■ **Extrait choisi**

((

Peut-on décider sans les partis politiques ?
Annoncé pour se tenir depuis des mois, le forum national, face aux nombreux défis sans doute, a fini par être oublié des agendas de la transition. Et pour cause, selon certaines sources, la désignation des délégués confiée à certaines structures qui n’avaient en réalité aucune légitimité allait être biaisée car elles s’employaient à manipuler les listes, guidées par quelques calculs politiciens par lesquels certaines d’entre elles voudraient organiser leur retour, en contrôlant le forum par lequel ils pourraient imposer leurs idées à la refondation. Mais, depuis quelques semaines, sans que le gouvernement ni le CNSP ne communique sur le sujet, certaines sources ramènent au goût du jour la tenue du forum national qui, non encore tenu, met le Niger en retard par rapport aux deux autres pays de l’AES qui ont tenu les siens et ont même installé certaines institutions de leur transition et, souvent, sont en passe d’autoriser les activités des partis politiques. Alors que les deux autres disposent d’organes législatifs, au Niger, cela se fait attendre et il n’y a toujours pas de date en vue pour la tenue du forum, malgré les spéculations que l’on peut entendre ces derniers jours.
Au Niger, on ne sait rien encore du forum national, ni de son format, ni de ses probables participants, ni de son calendrier ni même, exactement, les sujets sur lesquels ils devraient se pencher pour baliser la nouvelle marche du pays. La question qui revient sans cesse dans les débats est avec : qui, devra-t-on organiser et tenir ce forum ? Et pour quelle durée ?
La question est cruciale dans un Niger où, après le coup d’Etat, l’on peut observer que bien d’acteurs de l’ancien régime restent sur place, occupant des responsabilités importantes dans la nouvelle administration mise en place par les militaires. Doit-on s’attendre à voir les mêmes réinvestir le forum pour venir le détourner à leur compte, ces hommes et ces femmes, pouvant encore user du pouvoir de l’argent qu’ils ont accumulé et conservé parce que la transition n’aura pas été capable de les faire rendre gorge pour restituer les biens mal acquis et toutes ces fortunes illicitement constituées.
On ne peut que se poser ces questions quand on sait que, venant au pouvoir, les militaires décidaient de suspendre les activités des partis politiques afin d’assainir et de décanter l’environnement politique morose, un acte tout à fait défendable face au contexte de refondation qu’ils décidaient de mettre en place. Mais, dans la perspective de la tenue prochaine du forum, c’est tout légitimement que l’on se demande, avec qui devrait-on organiser la grand-messe pour laquelle les Nigériens piaffent d’impatience à venir faire entendre des colères certes, mais aussi, on l’imagine, pour mener des réflexions fécondes sur l’avenir du pays, notamment sur le style de gouvernance qu’il faudra imaginer pour une démocratie à la senteur africaine, plus adaptée aux besoins et aux réalités de nos pays et, ce, pour une vitalité politique qui renforce la cohésion du pays et l’esprit de fair-play, car convenons-en, la démocratie, telle qu’importée, Made in France, au lieu de renforcer notre cohésion, nous a plus divisés et fragilisés, promouvant le gangstérisme et l’impunité qui ont fait de la concussion un raccourci pour s’enrichir. Et les hommes y venaient pour ça !

))

■ **Données fournies**
((

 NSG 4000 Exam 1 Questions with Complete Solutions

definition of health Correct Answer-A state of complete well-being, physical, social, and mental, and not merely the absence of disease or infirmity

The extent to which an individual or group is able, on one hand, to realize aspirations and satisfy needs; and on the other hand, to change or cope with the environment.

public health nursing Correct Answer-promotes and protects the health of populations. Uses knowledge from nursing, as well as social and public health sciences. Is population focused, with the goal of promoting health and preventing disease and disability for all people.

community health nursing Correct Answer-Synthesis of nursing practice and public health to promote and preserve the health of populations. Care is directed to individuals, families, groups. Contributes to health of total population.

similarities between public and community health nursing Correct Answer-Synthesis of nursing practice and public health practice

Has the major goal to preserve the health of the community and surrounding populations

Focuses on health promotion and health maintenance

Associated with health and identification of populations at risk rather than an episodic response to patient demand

))

■ **Consigne**
Recopiez sans rien changer, dans l'article ci-dessus sur le forum national au Niger, tout ce qui va de « Au Niger, on » jusqu'à « quelle durée ? ».

■ **Réponse**
Au Niger, on ne sait rien encore du forum national, ni de son format, ni de ses probables participants, ni de son calendrier ni même, exactement, les sujets sur lesquels ils devraient se pencher pour baliser la nouvelle marche du pays. La question qui revient sans cesse dans les débats est avec : qui, devra-t-on organiser et tenir ce forum ? Et pour quelle durée ?